**Exercise prompt**
Locate every line in the records below that contains the word "Vietnam", and copy each one.

**Dataset extract**

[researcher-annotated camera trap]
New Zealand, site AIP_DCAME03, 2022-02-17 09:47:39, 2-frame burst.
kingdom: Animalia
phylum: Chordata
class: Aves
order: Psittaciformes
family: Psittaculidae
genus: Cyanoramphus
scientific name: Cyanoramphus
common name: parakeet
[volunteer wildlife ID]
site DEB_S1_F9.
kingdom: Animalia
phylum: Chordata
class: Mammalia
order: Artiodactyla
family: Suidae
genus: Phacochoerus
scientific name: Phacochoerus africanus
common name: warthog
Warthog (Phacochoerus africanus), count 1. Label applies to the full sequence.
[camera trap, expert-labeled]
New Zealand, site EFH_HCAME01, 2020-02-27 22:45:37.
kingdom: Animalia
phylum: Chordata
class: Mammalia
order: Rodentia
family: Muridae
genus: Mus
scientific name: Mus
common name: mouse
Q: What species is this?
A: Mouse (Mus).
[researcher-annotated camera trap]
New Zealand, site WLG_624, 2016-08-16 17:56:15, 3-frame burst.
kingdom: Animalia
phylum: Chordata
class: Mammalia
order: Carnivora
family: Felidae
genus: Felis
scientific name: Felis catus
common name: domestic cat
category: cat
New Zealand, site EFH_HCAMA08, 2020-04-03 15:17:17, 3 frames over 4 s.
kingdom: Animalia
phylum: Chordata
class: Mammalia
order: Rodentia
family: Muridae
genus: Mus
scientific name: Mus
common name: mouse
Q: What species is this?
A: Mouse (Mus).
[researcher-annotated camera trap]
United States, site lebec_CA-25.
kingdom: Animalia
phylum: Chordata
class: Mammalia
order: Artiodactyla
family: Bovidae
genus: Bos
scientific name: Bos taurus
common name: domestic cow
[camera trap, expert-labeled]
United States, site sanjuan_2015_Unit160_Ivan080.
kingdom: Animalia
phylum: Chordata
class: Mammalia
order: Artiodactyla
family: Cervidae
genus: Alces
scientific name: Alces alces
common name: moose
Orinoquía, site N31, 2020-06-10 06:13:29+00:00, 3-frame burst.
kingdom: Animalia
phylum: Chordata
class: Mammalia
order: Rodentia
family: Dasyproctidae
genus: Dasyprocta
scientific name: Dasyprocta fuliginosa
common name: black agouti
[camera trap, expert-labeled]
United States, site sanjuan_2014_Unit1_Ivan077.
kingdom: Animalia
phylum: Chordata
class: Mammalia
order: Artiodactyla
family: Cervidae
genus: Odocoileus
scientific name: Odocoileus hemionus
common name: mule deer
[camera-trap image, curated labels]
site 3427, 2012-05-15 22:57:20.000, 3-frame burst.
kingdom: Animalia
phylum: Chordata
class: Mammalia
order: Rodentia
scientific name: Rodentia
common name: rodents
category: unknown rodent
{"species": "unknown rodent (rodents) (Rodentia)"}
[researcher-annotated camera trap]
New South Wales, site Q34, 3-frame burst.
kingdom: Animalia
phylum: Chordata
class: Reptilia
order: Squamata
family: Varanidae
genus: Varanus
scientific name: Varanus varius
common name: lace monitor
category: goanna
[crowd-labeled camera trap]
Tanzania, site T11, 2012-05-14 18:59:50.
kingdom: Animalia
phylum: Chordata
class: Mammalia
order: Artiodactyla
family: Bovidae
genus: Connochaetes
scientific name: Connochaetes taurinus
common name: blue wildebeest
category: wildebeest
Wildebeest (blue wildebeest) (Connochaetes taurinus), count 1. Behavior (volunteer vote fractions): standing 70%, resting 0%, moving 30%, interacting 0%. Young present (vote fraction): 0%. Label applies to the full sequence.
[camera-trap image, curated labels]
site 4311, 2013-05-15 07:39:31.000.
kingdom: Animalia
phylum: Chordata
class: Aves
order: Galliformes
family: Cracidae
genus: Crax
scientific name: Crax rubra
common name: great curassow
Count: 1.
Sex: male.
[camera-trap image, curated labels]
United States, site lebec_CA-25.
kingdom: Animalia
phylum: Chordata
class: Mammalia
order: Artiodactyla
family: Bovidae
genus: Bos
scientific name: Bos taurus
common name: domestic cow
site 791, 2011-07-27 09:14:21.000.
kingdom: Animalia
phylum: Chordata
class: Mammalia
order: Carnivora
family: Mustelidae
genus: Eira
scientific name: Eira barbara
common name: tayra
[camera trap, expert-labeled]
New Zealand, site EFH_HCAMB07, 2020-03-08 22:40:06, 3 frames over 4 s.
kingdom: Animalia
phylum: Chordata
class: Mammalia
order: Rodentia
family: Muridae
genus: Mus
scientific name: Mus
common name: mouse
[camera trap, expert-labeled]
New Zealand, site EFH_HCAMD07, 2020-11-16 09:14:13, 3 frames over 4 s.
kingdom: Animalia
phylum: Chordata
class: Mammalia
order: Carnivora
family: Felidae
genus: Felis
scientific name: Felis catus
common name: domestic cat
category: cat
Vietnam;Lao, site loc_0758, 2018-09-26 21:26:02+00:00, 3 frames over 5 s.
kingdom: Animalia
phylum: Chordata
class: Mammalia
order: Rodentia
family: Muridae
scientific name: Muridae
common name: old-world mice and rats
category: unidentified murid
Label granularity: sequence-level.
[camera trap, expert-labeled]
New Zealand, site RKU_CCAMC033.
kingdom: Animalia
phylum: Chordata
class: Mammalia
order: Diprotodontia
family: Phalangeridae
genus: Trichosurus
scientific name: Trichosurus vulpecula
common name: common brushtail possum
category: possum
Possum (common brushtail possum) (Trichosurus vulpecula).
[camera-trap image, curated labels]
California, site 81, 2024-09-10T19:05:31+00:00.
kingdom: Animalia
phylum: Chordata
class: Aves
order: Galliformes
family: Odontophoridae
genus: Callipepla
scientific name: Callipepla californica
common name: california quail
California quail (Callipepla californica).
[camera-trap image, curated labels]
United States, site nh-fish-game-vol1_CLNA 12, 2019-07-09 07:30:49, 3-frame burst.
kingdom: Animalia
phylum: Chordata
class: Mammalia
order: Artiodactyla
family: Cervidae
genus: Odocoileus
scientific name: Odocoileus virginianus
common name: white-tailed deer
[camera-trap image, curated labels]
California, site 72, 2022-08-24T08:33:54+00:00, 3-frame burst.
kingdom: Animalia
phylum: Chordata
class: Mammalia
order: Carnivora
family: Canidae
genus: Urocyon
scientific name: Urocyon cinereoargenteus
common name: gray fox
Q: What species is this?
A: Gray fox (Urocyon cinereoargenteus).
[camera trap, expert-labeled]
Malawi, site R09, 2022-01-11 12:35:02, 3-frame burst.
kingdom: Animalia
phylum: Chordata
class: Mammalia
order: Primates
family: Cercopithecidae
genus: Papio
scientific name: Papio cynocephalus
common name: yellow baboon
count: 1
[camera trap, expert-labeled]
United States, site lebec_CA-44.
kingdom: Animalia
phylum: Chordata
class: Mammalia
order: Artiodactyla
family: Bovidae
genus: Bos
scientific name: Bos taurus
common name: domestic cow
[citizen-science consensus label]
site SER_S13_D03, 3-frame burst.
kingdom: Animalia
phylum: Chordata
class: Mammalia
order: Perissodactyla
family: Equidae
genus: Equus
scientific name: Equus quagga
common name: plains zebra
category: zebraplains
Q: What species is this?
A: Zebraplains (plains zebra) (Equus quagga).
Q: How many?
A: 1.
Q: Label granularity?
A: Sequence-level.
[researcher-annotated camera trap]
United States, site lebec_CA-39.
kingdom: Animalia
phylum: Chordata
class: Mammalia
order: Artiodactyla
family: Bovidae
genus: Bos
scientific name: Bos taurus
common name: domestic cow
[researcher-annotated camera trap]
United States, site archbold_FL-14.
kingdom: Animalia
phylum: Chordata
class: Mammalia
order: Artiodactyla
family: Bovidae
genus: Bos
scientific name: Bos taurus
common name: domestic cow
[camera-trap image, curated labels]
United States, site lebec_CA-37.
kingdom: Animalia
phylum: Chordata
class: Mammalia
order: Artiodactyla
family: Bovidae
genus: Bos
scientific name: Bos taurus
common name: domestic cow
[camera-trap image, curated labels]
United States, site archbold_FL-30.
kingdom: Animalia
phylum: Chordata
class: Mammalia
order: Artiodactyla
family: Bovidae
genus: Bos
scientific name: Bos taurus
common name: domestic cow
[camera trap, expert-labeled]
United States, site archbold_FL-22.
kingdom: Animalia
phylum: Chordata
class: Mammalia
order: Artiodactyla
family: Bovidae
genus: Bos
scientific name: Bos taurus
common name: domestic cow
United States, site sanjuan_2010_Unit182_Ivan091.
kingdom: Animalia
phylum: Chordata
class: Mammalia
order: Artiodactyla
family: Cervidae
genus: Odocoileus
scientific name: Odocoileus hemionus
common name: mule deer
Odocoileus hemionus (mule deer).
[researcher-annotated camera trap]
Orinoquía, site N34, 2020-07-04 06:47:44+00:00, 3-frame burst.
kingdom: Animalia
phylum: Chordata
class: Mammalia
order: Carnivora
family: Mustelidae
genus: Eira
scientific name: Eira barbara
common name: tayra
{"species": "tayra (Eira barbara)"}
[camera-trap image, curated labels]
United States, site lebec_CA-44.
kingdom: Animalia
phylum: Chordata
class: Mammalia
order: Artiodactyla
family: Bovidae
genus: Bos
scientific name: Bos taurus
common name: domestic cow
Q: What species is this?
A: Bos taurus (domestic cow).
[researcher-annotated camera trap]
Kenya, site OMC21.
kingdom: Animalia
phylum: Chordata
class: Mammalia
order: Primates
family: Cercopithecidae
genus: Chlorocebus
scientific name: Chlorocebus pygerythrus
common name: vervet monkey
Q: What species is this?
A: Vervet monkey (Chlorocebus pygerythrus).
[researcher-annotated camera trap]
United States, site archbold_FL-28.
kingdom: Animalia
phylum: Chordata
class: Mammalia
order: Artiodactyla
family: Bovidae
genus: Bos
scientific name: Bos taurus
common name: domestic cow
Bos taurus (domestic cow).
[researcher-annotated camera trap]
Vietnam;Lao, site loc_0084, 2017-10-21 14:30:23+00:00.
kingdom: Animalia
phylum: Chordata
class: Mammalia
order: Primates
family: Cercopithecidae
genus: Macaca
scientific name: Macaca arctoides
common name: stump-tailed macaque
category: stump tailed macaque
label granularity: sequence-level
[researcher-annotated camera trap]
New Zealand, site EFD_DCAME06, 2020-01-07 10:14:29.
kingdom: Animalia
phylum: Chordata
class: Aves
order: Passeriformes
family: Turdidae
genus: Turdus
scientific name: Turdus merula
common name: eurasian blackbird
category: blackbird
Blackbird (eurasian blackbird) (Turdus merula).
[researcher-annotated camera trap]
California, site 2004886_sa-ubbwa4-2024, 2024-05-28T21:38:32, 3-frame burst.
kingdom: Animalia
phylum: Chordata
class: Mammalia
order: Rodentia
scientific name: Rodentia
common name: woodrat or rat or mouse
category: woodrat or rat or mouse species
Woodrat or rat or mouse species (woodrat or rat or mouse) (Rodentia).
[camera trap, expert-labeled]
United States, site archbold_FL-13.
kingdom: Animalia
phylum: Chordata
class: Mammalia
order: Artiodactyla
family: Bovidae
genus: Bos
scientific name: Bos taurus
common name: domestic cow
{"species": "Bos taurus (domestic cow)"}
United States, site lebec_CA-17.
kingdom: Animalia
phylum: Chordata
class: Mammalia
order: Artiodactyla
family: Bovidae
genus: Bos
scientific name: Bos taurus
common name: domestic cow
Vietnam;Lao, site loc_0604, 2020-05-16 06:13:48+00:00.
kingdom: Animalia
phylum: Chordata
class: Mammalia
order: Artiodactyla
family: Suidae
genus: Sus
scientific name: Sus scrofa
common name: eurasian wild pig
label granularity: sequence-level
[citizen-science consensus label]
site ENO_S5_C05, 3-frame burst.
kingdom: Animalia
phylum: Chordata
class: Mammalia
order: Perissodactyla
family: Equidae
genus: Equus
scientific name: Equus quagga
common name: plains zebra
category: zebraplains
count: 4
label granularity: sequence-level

**Task answer**
Vietnam;Lao, site loc_0758, 2018-09-26 21:26:02+00:00, 3 frames over 5 s.
Vietnam;Lao, site loc_0084, 2017-10-21 14:30:23+00:00.
Vietnam;Lao, site loc_0604, 2020-05-16 06:13:48+00:00.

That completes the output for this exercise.